• **WHAT YOU SHOULD DO**: Select every line in the records below that contains the word "vertical" and copy each of those lines.

• **RAW RECORDS**:
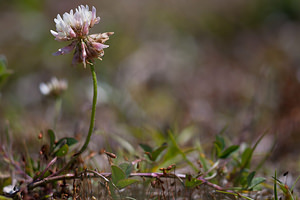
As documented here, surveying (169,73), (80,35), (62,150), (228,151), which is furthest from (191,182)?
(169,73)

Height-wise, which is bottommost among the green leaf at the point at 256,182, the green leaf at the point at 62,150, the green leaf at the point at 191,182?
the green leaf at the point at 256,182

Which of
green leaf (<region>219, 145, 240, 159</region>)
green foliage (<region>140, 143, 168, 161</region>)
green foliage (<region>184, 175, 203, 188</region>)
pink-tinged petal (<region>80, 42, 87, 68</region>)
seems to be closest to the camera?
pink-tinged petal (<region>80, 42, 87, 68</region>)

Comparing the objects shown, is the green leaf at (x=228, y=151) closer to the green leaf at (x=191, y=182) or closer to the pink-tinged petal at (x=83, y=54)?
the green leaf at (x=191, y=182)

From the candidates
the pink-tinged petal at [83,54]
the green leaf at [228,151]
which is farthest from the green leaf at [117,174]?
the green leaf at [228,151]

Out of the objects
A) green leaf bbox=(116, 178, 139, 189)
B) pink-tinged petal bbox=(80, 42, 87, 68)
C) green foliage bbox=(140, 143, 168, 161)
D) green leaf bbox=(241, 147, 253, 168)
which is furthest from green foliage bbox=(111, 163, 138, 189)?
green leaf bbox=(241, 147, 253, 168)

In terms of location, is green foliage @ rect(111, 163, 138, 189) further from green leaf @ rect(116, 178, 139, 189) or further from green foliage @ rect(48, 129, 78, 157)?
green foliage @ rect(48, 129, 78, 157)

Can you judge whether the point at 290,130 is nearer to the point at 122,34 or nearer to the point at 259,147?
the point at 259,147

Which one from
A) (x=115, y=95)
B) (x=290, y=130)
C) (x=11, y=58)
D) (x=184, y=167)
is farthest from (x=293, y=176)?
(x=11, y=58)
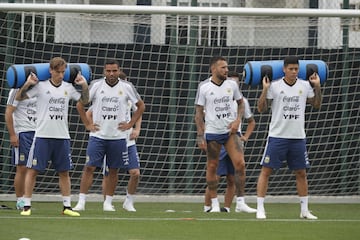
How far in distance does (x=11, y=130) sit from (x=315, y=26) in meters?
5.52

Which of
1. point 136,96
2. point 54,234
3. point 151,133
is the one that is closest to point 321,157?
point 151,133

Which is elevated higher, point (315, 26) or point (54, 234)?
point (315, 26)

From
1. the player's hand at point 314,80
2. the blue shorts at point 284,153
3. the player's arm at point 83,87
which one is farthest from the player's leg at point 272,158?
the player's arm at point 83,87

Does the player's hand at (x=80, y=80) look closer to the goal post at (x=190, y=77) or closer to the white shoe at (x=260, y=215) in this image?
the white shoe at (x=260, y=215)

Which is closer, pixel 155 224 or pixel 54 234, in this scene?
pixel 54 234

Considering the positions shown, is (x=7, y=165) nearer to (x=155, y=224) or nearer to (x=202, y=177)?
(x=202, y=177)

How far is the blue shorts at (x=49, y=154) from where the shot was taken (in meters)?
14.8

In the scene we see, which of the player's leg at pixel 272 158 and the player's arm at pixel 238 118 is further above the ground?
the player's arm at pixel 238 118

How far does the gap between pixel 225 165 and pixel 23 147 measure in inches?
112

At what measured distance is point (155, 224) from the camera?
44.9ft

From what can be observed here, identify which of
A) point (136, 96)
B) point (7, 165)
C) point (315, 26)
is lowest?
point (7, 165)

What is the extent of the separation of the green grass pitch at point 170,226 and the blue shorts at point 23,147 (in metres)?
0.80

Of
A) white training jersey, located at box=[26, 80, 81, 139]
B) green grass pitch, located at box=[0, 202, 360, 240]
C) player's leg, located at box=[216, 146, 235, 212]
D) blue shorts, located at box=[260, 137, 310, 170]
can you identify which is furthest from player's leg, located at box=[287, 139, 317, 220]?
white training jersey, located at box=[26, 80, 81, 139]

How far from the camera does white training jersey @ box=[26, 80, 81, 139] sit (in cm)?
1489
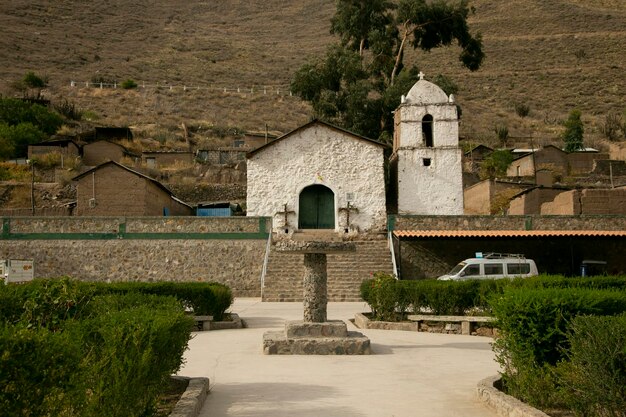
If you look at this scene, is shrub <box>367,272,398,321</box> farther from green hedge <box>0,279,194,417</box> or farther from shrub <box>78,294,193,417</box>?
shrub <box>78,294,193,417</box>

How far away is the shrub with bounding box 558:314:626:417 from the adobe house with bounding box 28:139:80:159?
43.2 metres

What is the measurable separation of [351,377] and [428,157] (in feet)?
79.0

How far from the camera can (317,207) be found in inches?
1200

...

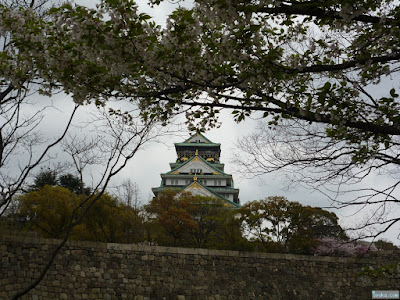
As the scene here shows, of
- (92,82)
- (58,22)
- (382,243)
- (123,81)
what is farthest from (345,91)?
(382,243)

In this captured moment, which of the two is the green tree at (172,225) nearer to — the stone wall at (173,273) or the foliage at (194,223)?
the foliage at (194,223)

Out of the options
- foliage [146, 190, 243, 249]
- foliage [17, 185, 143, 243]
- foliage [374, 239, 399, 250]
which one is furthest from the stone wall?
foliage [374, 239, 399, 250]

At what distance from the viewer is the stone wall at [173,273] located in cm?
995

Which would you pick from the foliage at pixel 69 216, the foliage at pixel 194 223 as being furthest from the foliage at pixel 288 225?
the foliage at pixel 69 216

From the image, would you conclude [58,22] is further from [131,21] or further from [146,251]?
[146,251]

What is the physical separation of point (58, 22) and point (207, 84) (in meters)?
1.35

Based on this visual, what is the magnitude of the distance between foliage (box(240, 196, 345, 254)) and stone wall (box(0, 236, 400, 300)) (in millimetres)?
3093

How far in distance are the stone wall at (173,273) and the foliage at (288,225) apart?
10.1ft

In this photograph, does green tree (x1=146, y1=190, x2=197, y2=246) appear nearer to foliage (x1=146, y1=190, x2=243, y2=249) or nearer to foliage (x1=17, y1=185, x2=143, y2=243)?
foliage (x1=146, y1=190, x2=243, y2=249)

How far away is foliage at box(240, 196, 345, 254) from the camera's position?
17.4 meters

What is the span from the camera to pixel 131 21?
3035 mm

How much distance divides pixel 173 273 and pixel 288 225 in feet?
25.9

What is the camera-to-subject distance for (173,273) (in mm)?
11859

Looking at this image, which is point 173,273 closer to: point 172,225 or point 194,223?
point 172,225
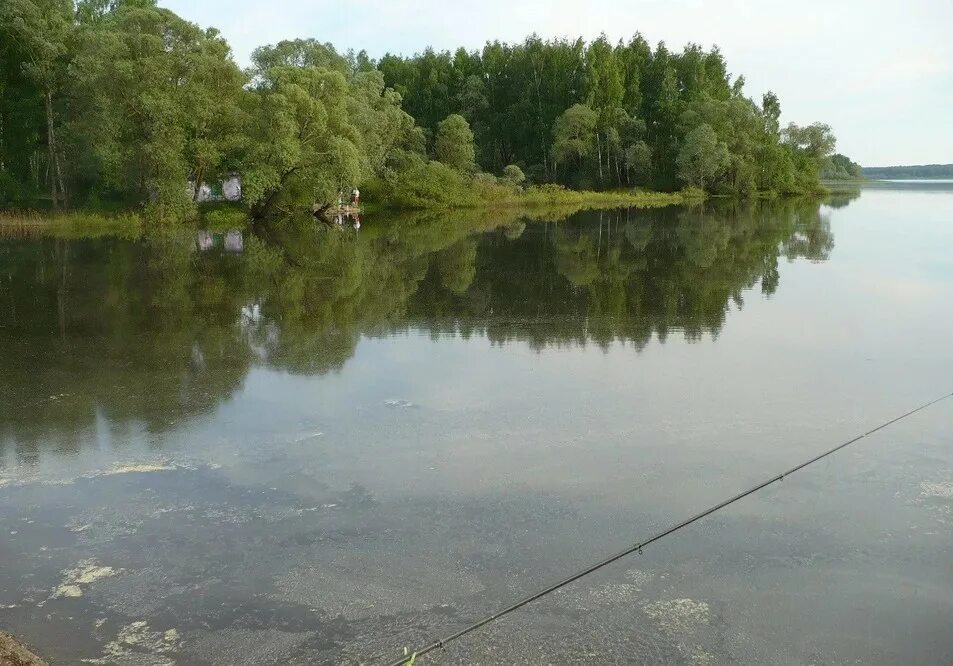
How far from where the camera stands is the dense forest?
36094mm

---

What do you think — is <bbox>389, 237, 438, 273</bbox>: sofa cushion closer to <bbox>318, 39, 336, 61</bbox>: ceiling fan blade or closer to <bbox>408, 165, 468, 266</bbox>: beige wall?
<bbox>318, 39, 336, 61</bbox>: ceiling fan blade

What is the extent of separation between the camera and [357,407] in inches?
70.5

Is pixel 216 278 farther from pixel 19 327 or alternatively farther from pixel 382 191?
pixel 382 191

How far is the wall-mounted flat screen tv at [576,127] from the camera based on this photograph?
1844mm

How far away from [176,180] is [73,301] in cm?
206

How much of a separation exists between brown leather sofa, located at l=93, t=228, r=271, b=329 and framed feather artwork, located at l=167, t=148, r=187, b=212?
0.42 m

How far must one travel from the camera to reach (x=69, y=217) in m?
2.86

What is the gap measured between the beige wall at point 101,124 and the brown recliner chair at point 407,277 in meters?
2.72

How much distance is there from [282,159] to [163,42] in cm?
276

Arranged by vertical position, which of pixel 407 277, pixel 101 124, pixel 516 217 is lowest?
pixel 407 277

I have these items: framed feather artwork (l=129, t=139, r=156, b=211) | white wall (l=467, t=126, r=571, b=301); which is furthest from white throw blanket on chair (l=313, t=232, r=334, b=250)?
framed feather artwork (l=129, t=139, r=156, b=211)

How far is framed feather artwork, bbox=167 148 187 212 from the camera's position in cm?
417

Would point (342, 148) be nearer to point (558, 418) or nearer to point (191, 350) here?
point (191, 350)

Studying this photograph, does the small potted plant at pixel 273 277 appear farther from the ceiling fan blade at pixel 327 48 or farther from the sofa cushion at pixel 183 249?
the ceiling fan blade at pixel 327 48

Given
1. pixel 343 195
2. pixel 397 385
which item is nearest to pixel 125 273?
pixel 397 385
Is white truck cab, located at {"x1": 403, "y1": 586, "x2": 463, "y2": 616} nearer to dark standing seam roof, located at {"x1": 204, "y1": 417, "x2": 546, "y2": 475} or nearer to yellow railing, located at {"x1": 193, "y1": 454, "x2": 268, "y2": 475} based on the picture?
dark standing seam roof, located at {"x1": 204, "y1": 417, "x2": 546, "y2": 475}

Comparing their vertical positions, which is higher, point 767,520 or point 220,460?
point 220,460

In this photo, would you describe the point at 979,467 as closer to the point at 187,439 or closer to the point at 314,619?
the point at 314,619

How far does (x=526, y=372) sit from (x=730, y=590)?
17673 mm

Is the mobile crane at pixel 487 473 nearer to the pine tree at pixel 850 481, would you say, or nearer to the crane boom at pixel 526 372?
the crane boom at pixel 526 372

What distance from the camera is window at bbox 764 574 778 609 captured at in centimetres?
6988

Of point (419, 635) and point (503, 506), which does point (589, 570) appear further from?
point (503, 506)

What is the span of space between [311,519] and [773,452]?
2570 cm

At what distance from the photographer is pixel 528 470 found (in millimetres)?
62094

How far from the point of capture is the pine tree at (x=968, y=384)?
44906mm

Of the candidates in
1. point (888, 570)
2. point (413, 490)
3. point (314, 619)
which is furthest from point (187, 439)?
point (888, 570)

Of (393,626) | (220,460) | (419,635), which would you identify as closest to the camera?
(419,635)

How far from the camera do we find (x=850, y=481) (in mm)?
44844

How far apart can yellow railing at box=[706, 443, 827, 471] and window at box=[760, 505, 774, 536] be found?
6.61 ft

• **TASK RESULT**:
Arranged by vertical position, which of pixel 407 277, pixel 101 124, pixel 516 217 is lowest?
Comparing their vertical positions, which is higher, point 767,520 or point 220,460?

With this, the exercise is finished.